### REQUIRED TASKS
**a)** Using the passage about the new BART station, decide whether each statement agrees with it: (i) the walkways were rebuilt because of welding defects; (ii) BART sold $14 million in bonds for the project; (iii) one parking structure stands on each side of the freeway. Answer yes or no for each and quote the words that decide it.
**b)** Reproduce word for word everything in the passage about the new BART station from "Still, the new" down to "than a year.".
[START OF TEXT TO READ]
More parking will be welcome, however. Two large parking structures, one on each side of the freeway, will serve commuters long frustrated by the limited parking at the older station. And given the new station's location close to the I-580/I-680 interchange, BART-West may attract commuters from San Ramon and Danville, and possibly even Fremont to the south, who now drive to their jobs on these freeways or travel up to Walnut Creek's BART station.
Still, the new station pretty much stands alone at the center of long-planned commercial and residential developments that crashed in the recession. The pre-formed steel walkways to connect to Dublin and Pleasanton that sat along the freeway for the last two years were only part of BART's financial problems. Because of welding defects, the walkways had to be re-built at an additional cost of $2.5 million to BART, which also delayed the station's completion by more than a year.
Even more costly is that the private funding for the pricey station has largely gone away. The project was developed as a public-private partnership, with $57.5 million stemming from bonds BART sold, $14 million in grants and $15 million in land-generated revenues. The city of Pleasanton entered into a funding agreement in 2006 along with the city of Dublin and the Alameda County Surplus Property Authority that allowed BART to draw from a reserve fund at the time the transit agency was selling construction bonds. Since the station didn't open on time, BART has already drawn down $1.5 million from those reserves.
[END OF TEXT TO READ]
[START OF GIVEN DATA]
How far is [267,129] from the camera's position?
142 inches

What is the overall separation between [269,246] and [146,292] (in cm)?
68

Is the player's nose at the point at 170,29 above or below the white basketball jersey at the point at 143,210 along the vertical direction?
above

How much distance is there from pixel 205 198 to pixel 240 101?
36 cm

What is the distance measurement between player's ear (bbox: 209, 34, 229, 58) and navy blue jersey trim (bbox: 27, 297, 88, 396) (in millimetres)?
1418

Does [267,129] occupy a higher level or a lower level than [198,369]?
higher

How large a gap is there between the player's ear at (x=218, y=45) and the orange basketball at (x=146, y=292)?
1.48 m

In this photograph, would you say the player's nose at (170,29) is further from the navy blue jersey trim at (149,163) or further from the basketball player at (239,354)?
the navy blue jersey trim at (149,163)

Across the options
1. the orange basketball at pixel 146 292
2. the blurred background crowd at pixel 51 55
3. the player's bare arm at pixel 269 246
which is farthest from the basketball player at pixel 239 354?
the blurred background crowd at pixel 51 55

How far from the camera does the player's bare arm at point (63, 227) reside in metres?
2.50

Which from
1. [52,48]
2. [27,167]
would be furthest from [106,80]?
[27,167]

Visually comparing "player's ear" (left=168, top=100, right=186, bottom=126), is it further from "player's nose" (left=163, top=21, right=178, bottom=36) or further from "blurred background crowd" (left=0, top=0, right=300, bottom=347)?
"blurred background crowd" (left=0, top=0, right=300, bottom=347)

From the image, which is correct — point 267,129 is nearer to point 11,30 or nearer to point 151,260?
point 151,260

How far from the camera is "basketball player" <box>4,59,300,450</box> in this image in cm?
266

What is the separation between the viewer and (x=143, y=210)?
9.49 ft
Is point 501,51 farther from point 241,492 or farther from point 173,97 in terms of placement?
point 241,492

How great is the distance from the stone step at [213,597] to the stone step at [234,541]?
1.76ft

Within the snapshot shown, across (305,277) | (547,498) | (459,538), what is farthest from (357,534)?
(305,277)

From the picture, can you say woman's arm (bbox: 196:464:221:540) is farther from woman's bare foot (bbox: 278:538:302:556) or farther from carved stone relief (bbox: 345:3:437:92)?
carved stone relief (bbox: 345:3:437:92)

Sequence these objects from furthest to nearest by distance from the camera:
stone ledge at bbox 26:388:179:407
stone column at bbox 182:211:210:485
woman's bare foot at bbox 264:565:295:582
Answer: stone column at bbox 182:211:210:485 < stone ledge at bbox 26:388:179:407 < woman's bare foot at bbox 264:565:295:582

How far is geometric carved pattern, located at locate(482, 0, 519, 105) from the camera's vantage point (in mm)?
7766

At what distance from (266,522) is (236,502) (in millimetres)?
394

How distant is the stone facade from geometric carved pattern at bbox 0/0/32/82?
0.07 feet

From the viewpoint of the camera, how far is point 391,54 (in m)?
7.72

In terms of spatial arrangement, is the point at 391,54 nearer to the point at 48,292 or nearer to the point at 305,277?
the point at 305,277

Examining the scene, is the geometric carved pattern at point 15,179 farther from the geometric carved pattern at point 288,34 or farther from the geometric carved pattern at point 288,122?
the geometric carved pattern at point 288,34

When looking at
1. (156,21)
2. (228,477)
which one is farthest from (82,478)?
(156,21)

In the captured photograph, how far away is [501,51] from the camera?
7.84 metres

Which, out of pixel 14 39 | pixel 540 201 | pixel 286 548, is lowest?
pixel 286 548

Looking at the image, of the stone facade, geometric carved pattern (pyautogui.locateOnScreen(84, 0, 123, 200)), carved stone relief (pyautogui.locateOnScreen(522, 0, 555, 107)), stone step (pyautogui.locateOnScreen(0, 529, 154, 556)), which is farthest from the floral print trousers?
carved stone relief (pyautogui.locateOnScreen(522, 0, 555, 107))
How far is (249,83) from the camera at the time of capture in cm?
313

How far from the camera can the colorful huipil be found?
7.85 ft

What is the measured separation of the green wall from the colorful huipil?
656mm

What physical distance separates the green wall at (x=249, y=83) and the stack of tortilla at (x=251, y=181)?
[END OF GIVEN DATA]
### ANSWER SET
**a)**
(i) Yes: "Because of welding defects, the walkways had to be re-built at an additional cost of $2.5 million to BART"
(ii) No: "$57.5 million stemming from bonds BART sold, $14 million in grants"
(iii) Yes: "Two large parking structures, one on each side of the freeway"

**b)**
Still, the new station pretty much stands alone at the center of long-planned commercial and residential developments that crashed in the recession. The pre-formed steel walkways to connect to Dublin and Pleasanton that sat along the freeway for the last two years were only part of BART's financial problems. Because of welding defects, the walkways had to be re-built at an additional cost of $2.5 million to BART, which also delayed the station's completion by more than a year.